Myth 5: Medication used in the treatment of Diabetes damages kidneys
This is a common misapprehension that leads many patients to do not take the required medication. Whereas long-standing poorly controlled diabetes can certainly cause damage to eyes, kidney and heart, use of medication does not. All allopathic medication used by your doctor are well tested for both short and long term safety and are allowed to be used only after benefits to improve patients health are clearly proven. So one should not be afraid to take prescribed medication in the doses suggested by their doctor.

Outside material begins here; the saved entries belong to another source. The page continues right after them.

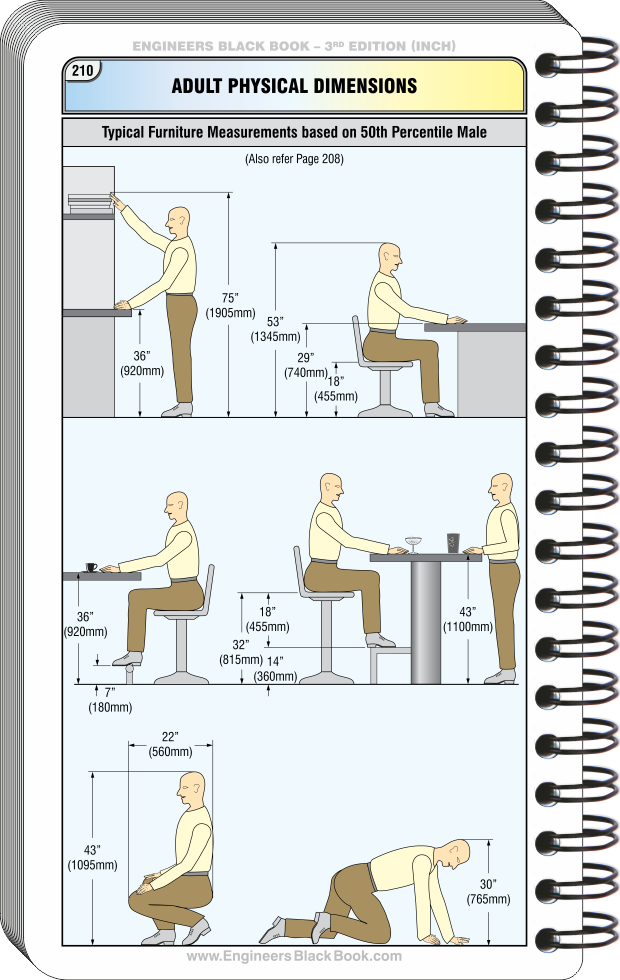 ENGINEERS BLACK BOOK – 3RD EDITION (INCH)

210

ADULT PHYSICAL DIMENSIONS

Typical Furniture Measurements based on 50th Percentile Male

(Also refer Page 208)

75"
(1905mm)

36"
(920mm)

53"
(1345mm)

29"
(740mm)

18"
(455mm)

36"
(920mm)

7"
(180mm)

18"
(455mm)

32"
(815mm)

14"
(360mm)

43"
(1100mm)

22"
(560mm)

43"
(1095mm)

30"
(765mm)

www.EngineersBlackBook.com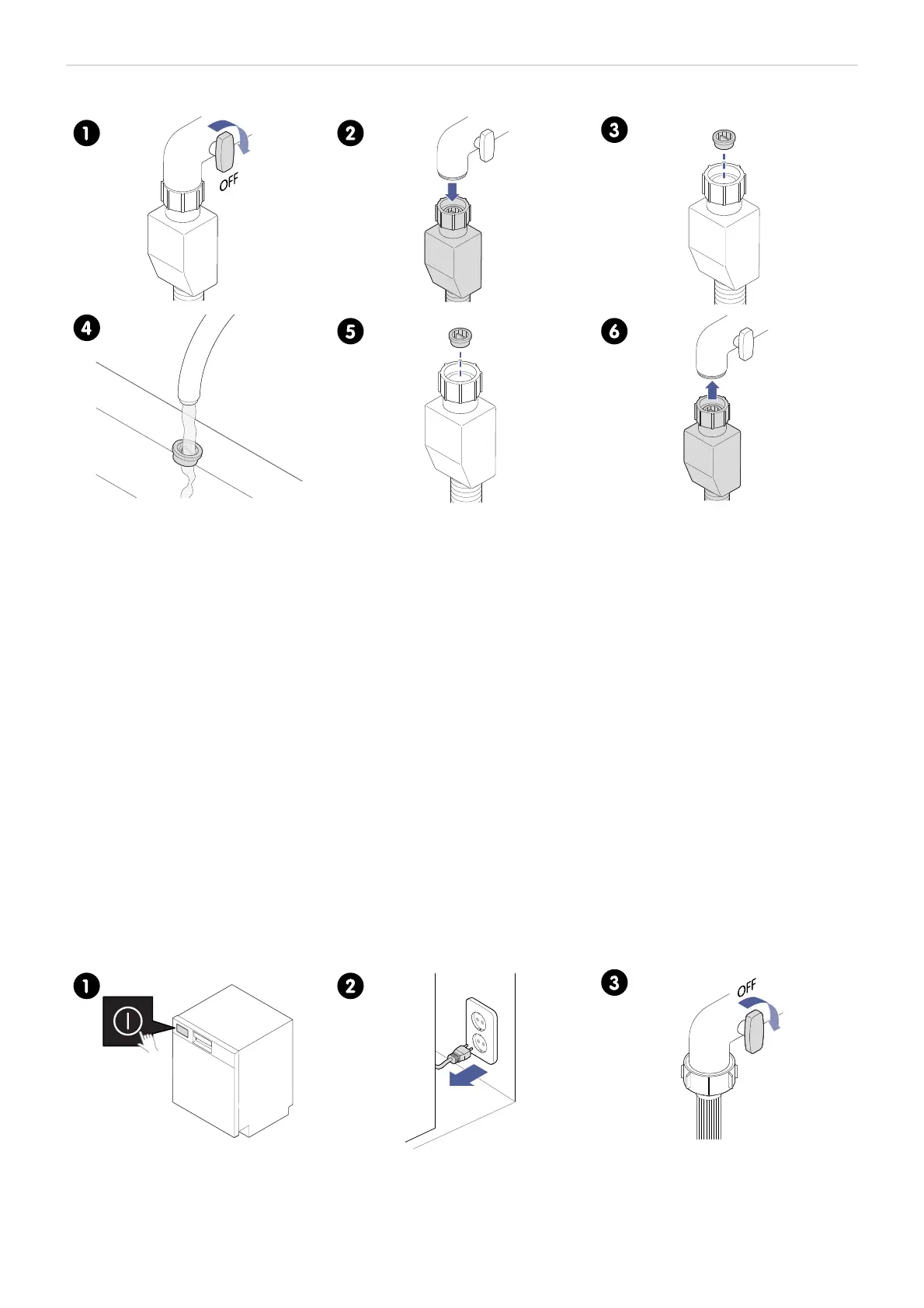 1

OFF

2

3

4

5

6

1

2

3

OFF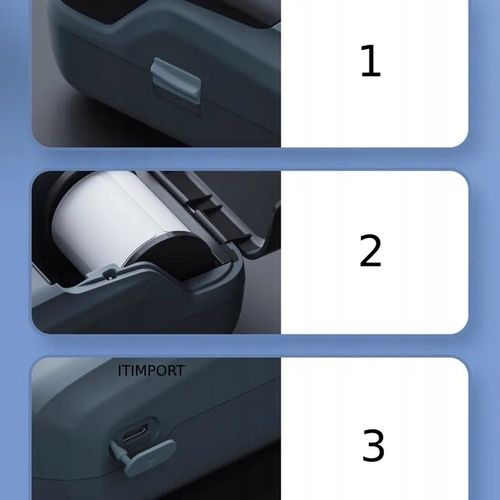 1

2

ITIMPORT

3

Myth 6: Diet and exercise have unlimited potential to control sugars.
Although a healthy diet low in carbohydrates along with regular exercise can help in controlling sugars, they are in many cases insufficient on their own. This is because diabetes is a disease condition that results in reduced insulin production and reduced effectiveness with which secreted insulin acts. Hence there is always a role for medication prescribed by your doctor in controlling sugars once diet and exercise fail to do it on their own.
Myth 7: Type 2 diabetes is not that harmful
Another common myth is that people tend to ignore the symptoms or medication for type 2 diabetes. In reality, it isn’t true. In fact, no form of diabetes is less harmful or avoidable. If this type of diabetes is poorly managed it can lead to serious life-threatening complications. But, by following a balanced diet and by keeping a check on sugar level in the body, the impact of diabetes can definitely be decreased and can also lower the risks of extreme complications.
As they say “Right knowledge will lead to right understanding and right understanding should lead to right action” So through a right understanding of the disease, one should follow the right advice which includes a healthy diet, regular exercise, taking right medication when required and follow up with doctors as suggested. This will invariably lead to good health outcomes.